Voglio sperare che prima o poi, più prima, si cominci anche a confrontarsi sul ritorno ad una normalità, ad una ridefinizione del gioco politico tra i partiti non basato sulla delegittimazione dell’avversario, che il Parlamento torni ad essere sovrano in toto. Insomma, quando si vota non è il giorno del giudizio universale ma il momento massimo dell’espressione della sovranità del popolo. E poi basta col mito dell’uomo forte, del super tecnico e del super qualcos’altro. Lo stesso premier Draghi è incappato in errore quando parlando alla Camera, prima di confermare le dimissioni, ha detto che ‘sono i cittadini a chiederci di andare avanti’. Ecco, ma i cittadini si esprimono proprio attraverso il voto non in altre forme. Ancora, basta col mito che solo un tecnico può interpretare e rispondere ai bisogni dei cittadini. Quasi che il suo giudizio sia super partes, che non implichi comunque una scelta.

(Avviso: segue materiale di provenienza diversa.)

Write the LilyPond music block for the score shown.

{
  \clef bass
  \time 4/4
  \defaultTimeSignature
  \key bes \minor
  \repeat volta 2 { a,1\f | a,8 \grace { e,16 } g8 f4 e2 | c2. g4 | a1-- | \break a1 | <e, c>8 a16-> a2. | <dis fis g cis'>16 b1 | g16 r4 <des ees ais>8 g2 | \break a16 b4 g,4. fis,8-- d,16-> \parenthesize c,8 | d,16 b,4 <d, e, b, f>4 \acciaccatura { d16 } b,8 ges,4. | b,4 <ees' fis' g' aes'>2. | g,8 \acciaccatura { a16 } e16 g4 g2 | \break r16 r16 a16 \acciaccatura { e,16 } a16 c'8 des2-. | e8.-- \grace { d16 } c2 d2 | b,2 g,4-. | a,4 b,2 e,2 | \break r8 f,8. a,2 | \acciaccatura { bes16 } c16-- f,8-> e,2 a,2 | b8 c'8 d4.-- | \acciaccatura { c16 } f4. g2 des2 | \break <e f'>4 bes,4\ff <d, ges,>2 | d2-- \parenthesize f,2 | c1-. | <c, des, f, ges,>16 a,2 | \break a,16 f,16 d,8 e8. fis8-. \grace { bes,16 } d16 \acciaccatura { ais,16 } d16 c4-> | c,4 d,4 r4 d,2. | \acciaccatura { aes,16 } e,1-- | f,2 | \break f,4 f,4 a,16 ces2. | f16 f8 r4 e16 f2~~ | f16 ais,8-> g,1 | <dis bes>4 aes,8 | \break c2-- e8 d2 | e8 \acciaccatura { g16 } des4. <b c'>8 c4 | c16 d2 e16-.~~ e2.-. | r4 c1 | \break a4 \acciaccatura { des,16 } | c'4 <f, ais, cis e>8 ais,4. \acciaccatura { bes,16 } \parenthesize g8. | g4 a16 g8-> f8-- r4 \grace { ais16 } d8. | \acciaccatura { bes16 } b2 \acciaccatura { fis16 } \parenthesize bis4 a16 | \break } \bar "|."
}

Quando si vota, tocca alla politica, e la politica democratica punta prima di tutto alla creazione e all’aggregazione del consenso, offrire una visione per il Paese, rispondere alle domande. Le capacità saranno poi giudicate in base all’azione di governo. Non esiste una tecnica neutra in politica, ogni decisione crea vincitori e vinti. Cominciare a ragionare su come ridare slancio alla sovranità che appartiene al popolo potrebbe riavvicinare i tanti cittadini che sempre più manifestano insofferenza, che giudicano le regole democratiche inutili perché tanto poi accade altro e che vanno ad ingrossare l’astensione. Tocca ai partiti, tocca alla politica conquistare e mantenere la fiducia dei cittadini elettori.